Lawmakers unveil bills to improve language proficiency
Measures would encourage the government to develop a strategy on promoting fluency in foreign languages.
Legislation introduced Wednesday highlights the need for more multilingual workers across the federal government to translate counterterrorism intelligence.
"It is troubling that five and a half years after September 11, the federal government still lacks a coordinated strategy and leadership to increase the number of Americans who are proficient in foreign languages," said Sen. Daniel Akaka, D-Hawaii, chairman of the Homeland Security and Governmental Affairs subcommittee on the federal workforce and sponsor of the Senate measure (S. 451).
Rep.
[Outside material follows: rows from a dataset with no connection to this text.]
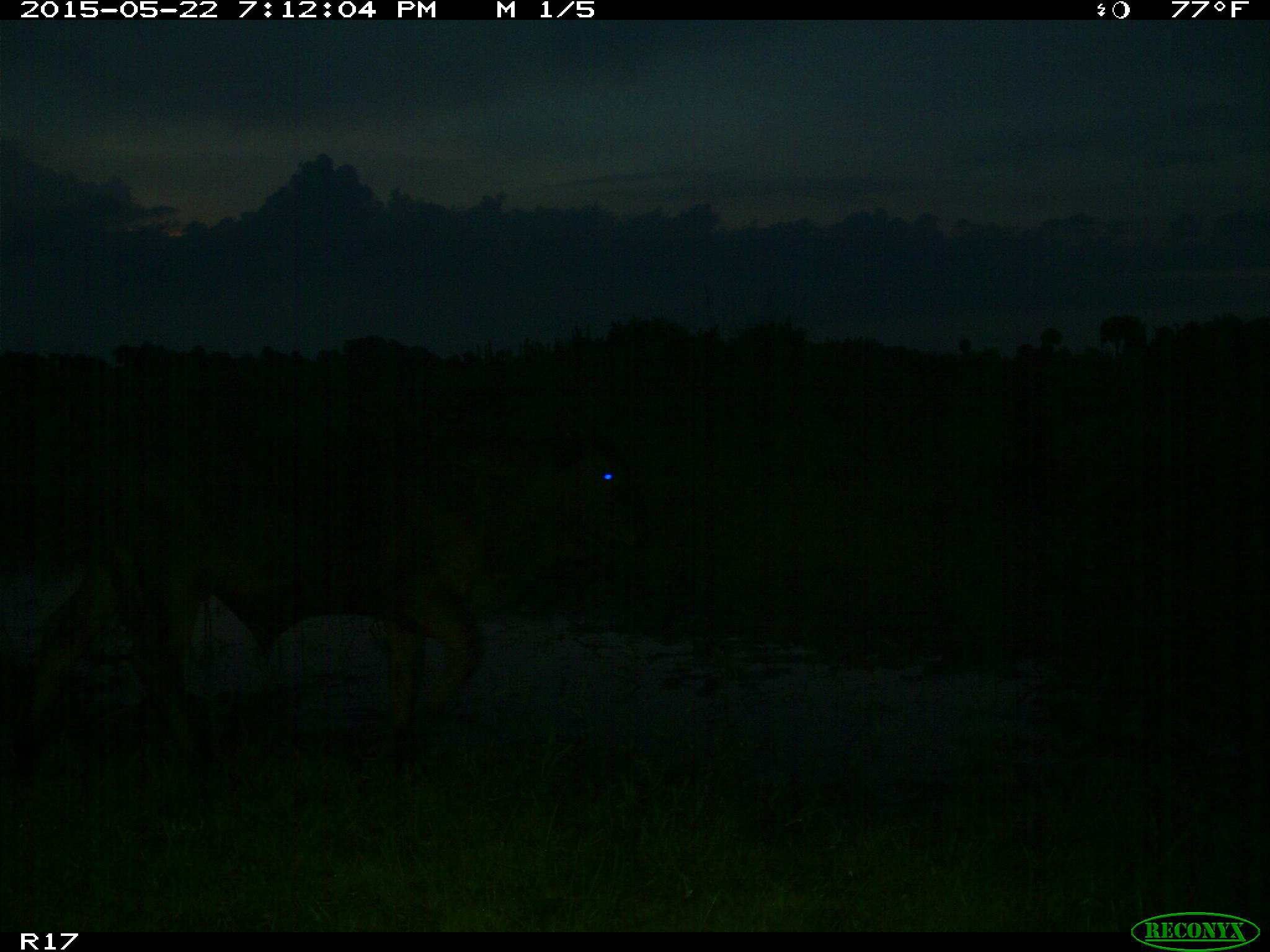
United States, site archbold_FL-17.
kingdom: Animalia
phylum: Chordata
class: Mammalia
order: Artiodactyla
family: Bovidae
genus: Bos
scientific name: Bos taurus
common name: domestic cow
Bos taurus (domestic cow).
Brian Baird, D-Wash., introduced a companion to the National Foreign Language Coordination Act in the House (H.R. 747).
The 2000 Census found that only 9.3 percent of Americans speak both their native language and another language fluently, compared with 56 percent of people in the European Union.
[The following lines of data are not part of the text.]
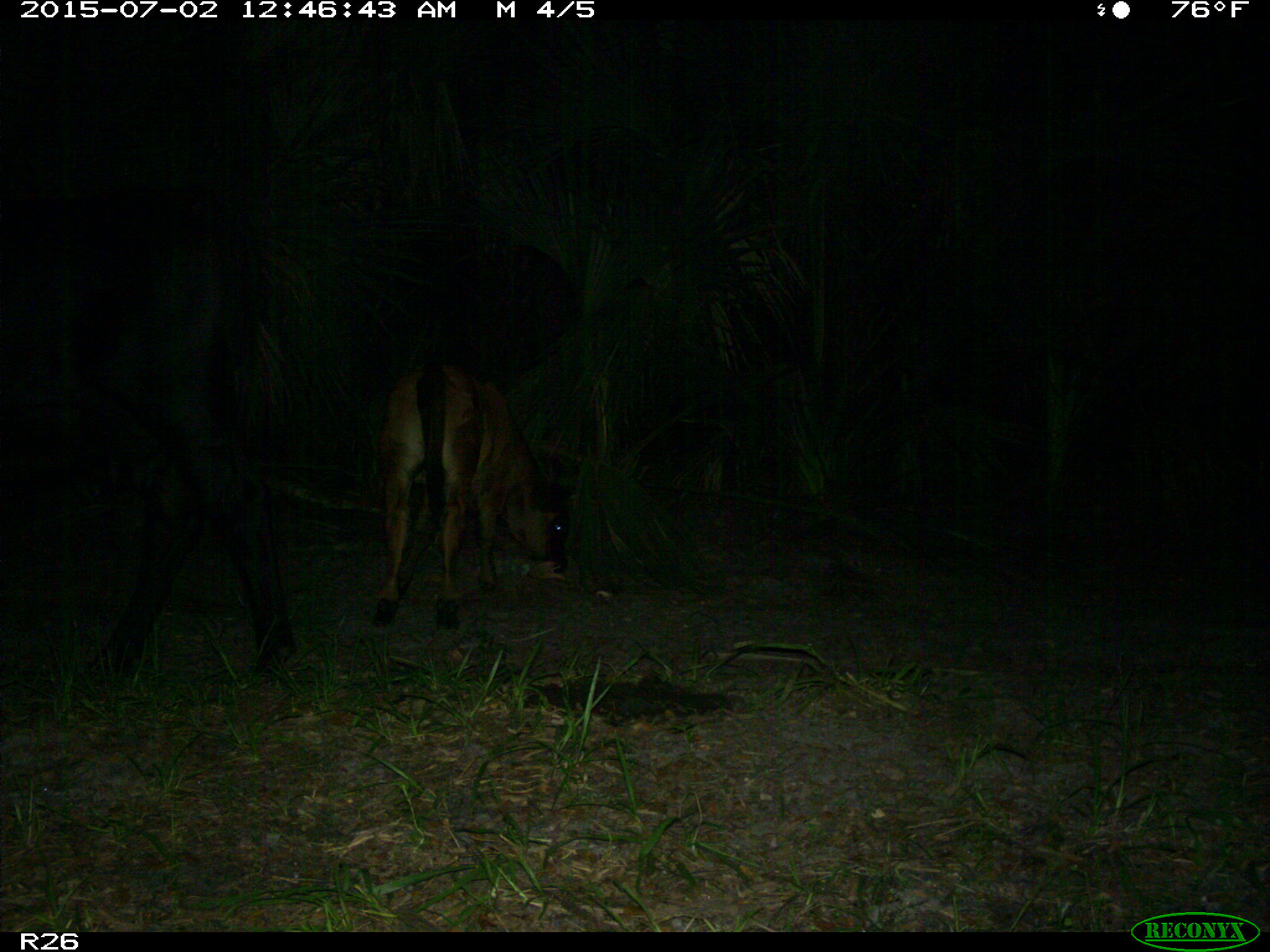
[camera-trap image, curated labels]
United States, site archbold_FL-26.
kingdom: Animalia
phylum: Chordata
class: Mammalia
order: Artiodactyla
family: Bovidae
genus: Bos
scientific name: Bos taurus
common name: domestic cow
Additionally, the Iraq Study Group reported last month that of the 1,000 American embassy workers employed in Baghdad, only 33 speak Arabic. Of the 33, only six are fluent. The study group recommended that the State and Defense secretaries, the Director of National Intelligence and U.S. officers and personnel about to be assigned to Iraq give language proficiency and cultural training the "highest possible priority."
The bills from Akaka and Baird would prompt the federal government to collaborate with educators, state and local governments, foreign language associations and the private sector to increase the number of Americans who speak and understand foreign languages.
The bill also would establish a National Foreign Language Coordination Council within the Executive Office of the President to develop and oversee the implementation of a comprehensive American foreign language strategy.
In addition, the measure aims to integrate language training into career fields in the government and private sector and increase the number of language-proficient professionals.
Akaka's subcommittee held a hearing last week on the federal government's language strategy.
Dr. Diane Birckbichler, director of the Foreign Language Center and chair of the departments of French and Italian at Ohio State University, testified that "if there is a national language strategy, it isn't very well known." Birckbichler further recommended that the government establish a national language policy to create a language-ready workforce for the future.
"Just as I have advocated the need for deputy secretaries for management at the departments of Defense and Homeland Security to direct and sustain management leadership, I envision a national language director to be responsible for maintaining and leading a cooperative effort to strengthen our foreign language capabilities," Akaka said in a statement.